My noble friend, as always, has taken the best parts of my speech. However, he is right.
We are in the gravest political and constitutional crisis that this country has seen since the Second World War. I am troubled by the tone of the debate this afternoon. There seems to be—certainly on one side of the argument—little realisation of how serious the crisis is. This might be a flawed Bill, brought here by an extraordinary process, but nevertheless it is part of the solution to the crisis in which we find ourselves, and that is why it should be supported.
The idea that Britain could leave the European Union credibly with no deal has always been a fantasy. The popular view was that coming out of Europe would be like bargaining about buying a house or a second-hand car and that unless you are prepared to walk away you will never get anything.
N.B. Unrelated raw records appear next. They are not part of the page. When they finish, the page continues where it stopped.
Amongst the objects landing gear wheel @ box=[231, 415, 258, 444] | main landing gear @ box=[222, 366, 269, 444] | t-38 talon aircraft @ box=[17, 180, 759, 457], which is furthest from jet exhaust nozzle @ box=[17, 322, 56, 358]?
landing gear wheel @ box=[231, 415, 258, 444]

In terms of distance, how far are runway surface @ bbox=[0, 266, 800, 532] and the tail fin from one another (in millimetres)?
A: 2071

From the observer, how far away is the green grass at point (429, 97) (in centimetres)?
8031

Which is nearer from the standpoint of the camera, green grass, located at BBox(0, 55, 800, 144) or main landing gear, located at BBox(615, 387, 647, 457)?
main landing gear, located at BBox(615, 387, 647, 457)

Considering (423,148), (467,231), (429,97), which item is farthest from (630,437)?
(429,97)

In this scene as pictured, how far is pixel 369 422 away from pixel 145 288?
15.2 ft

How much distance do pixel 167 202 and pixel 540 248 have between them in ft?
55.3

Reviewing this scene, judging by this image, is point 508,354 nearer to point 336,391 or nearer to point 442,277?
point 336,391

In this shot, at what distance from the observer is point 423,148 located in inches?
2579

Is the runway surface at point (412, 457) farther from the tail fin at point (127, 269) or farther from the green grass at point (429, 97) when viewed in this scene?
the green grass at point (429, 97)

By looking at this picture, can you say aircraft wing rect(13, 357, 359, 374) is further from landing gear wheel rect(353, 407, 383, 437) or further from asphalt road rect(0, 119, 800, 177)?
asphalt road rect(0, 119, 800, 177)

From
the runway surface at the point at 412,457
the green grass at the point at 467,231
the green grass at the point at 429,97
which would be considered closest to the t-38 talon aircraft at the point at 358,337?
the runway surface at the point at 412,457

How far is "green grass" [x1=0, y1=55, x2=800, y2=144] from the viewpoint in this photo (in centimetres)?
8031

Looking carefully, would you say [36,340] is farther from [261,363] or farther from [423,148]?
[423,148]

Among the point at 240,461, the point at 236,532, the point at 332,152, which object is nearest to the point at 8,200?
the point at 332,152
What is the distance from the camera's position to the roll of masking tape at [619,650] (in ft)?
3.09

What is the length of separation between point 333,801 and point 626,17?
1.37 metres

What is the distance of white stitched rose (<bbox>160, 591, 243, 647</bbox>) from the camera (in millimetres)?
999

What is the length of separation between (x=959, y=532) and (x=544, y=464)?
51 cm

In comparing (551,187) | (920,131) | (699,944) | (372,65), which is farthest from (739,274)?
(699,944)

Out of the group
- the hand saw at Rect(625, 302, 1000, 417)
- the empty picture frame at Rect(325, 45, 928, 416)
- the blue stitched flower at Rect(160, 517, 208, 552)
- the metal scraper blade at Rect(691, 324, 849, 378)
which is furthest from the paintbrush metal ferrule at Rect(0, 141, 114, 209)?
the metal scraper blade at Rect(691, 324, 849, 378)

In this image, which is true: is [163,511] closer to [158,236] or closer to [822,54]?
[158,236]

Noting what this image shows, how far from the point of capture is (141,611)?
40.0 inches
This is a complete fallacy about the nature of our relationship with the European Union.
We have been in the European Union for 45 years and in that period the depth of integration across whole fields of our national life has been huge. It started mainly as a customs union, developed into a single market and in recent times there have been important developments in the security field which are vital to the safety of people on the streets in this country. The idea that we could simply walk away from all of this without any consequences or massive disruption is a complete nonsense.
I say with a heavy heart that I blame the Prime Minister for the fact that this argument has gained strength. I greatly admire—perhaps it is a false view—her sense of dogged public duty, but she made a terrible mistake in her Lancaster House speech in January 2017 when she allowed her chief-of-staff, Nick Timothy, to insert into that speech the populist line that,
“no deal … is better than a bad deal”.
That has been the driving force for the argument that has grown about no deal being a credible alternative for coming out of the European Union.